◆ **Input**:

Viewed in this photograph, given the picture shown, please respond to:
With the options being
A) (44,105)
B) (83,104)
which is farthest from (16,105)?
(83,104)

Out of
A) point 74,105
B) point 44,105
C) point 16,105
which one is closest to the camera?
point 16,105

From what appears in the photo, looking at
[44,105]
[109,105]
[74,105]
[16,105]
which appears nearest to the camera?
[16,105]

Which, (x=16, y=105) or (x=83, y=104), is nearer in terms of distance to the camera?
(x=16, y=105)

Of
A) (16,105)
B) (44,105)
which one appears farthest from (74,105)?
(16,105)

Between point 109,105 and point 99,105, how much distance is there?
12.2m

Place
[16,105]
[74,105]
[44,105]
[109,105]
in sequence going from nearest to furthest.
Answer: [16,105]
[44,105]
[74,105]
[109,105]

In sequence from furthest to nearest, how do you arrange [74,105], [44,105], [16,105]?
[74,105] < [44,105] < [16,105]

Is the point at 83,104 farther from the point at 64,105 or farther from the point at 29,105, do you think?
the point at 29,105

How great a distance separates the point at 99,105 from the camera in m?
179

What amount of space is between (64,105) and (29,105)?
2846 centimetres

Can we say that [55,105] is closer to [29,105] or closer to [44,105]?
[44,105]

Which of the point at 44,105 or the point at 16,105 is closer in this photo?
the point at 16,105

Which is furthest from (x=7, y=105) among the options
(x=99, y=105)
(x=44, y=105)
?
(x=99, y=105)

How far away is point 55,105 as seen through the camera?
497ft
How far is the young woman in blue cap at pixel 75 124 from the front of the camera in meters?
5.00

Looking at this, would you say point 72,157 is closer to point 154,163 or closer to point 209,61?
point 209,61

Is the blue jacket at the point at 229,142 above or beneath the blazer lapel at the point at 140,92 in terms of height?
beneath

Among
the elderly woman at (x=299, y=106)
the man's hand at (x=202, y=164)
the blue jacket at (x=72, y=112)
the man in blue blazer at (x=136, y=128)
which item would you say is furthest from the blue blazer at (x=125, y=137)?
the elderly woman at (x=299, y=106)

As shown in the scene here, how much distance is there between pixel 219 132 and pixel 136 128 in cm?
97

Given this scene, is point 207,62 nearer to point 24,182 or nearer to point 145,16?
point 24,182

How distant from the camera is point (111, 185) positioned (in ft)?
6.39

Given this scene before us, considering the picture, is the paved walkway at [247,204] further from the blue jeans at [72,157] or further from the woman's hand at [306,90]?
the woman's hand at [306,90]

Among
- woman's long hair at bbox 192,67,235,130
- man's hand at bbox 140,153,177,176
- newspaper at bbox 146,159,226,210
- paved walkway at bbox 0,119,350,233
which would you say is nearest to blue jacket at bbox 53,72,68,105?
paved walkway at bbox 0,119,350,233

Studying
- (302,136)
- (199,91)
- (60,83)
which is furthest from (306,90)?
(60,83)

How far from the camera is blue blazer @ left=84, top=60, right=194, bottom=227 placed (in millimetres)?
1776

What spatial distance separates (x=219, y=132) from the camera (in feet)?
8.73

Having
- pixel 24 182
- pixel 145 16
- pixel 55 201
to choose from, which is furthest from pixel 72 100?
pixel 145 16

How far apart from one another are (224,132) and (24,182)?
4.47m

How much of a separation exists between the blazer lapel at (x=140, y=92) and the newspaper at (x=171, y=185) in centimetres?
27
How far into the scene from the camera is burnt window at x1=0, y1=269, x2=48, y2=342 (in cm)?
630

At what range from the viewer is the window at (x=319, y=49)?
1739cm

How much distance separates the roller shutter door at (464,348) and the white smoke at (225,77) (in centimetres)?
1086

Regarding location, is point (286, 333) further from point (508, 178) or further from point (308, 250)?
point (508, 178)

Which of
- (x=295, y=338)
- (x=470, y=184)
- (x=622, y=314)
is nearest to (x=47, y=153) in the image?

◆ **Challenge**: Reproduce the material precisely, including every line.

◆ **Task answer**:
Viewed in this photograph, given the picture shown, please respond to:
With the options being
A) (44,105)
B) (83,104)
which is farthest from (16,105)?
(83,104)

Out of
A) point 74,105
B) point 44,105
C) point 16,105
which one is closest to the camera?
point 16,105

From what appears in the photo, looking at
[44,105]
[109,105]
[74,105]
[16,105]
which appears nearest to the camera?
[16,105]

Which, (x=16, y=105) or (x=83, y=104), is nearer in terms of distance to the camera?
(x=16, y=105)

Of
A) (16,105)
B) (44,105)
which one appears farthest from (74,105)?
(16,105)

Between point 109,105 and point 99,105, how much distance is there?
12.2m

Place
[16,105]
[74,105]
[44,105]
[109,105]
in sequence going from nearest to furthest.
Answer: [16,105]
[44,105]
[74,105]
[109,105]

In sequence from furthest to nearest, how do you arrange [74,105], [44,105], [16,105]?
[74,105] < [44,105] < [16,105]

Is the point at 83,104 farther from the point at 64,105 or farther from the point at 29,105, do you think?
the point at 29,105

How great a distance separates the point at 99,105 from the camera in m?
179

What amount of space is between (64,105) and (29,105)?
2846 centimetres

Can we say that [55,105] is closer to [29,105] or closer to [44,105]?
[44,105]

Which of the point at 44,105 or the point at 16,105 is closer in this photo?
the point at 16,105

Which is furthest from (x=7, y=105) among the options
(x=99, y=105)
(x=44, y=105)
?
(x=99, y=105)

How far away is point 55,105 as seen through the camera?
497ft
How far is the young woman in blue cap at pixel 75 124 from the front of the camera in meters?
5.00

Looking at this, would you say point 72,157 is closer to point 154,163 or closer to point 209,61?
point 209,61

Is the blue jacket at the point at 229,142 above or beneath the blazer lapel at the point at 140,92 in terms of height?
beneath

Among
the elderly woman at (x=299, y=106)
the man's hand at (x=202, y=164)
the blue jacket at (x=72, y=112)
the man in blue blazer at (x=136, y=128)
which item would you say is furthest from the blue blazer at (x=125, y=137)?
the elderly woman at (x=299, y=106)

As shown in the scene here, how much distance is there between pixel 219 132 and pixel 136 128 in cm?
97

Given this scene, is point 207,62 nearer to point 24,182 or nearer to point 145,16?
point 24,182

How distant from the camera is point (111, 185) positioned (in ft)?
6.39

Given this scene before us, considering the picture, is the paved walkway at [247,204] further from the blue jeans at [72,157] or further from the woman's hand at [306,90]?
the woman's hand at [306,90]

Among
- woman's long hair at bbox 192,67,235,130
- man's hand at bbox 140,153,177,176
- newspaper at bbox 146,159,226,210
- paved walkway at bbox 0,119,350,233
which would you say is nearest to blue jacket at bbox 53,72,68,105?
paved walkway at bbox 0,119,350,233

Studying
- (302,136)
- (199,91)
- (60,83)
which is furthest from (306,90)?
(60,83)

How far from the camera is blue blazer @ left=84, top=60, right=194, bottom=227 placed (in millimetres)?
1776

What spatial distance separates (x=219, y=132) from the camera (in feet)?
8.73

Having
- pixel 24 182
- pixel 145 16
- pixel 55 201
to choose from, which is furthest from pixel 72 100?
pixel 145 16

How far apart from one another are (224,132) and (24,182)?
4.47m

How much of a separation exists between the blazer lapel at (x=140, y=92) and the newspaper at (x=171, y=185) in centimetres?
27
How far into the scene from the camera is burnt window at x1=0, y1=269, x2=48, y2=342 (in cm)?
630

At what range from the viewer is the window at (x=319, y=49)?
1739cm

How much distance separates the roller shutter door at (464,348) and the white smoke at (225,77) (in centimetres)?
1086

Regarding location, is point (286, 333) further from point (508, 178) or further from point (308, 250)?
point (508, 178)

Which of
- (x=295, y=338)
- (x=470, y=184)
- (x=622, y=314)
is nearest to (x=47, y=153) in the image?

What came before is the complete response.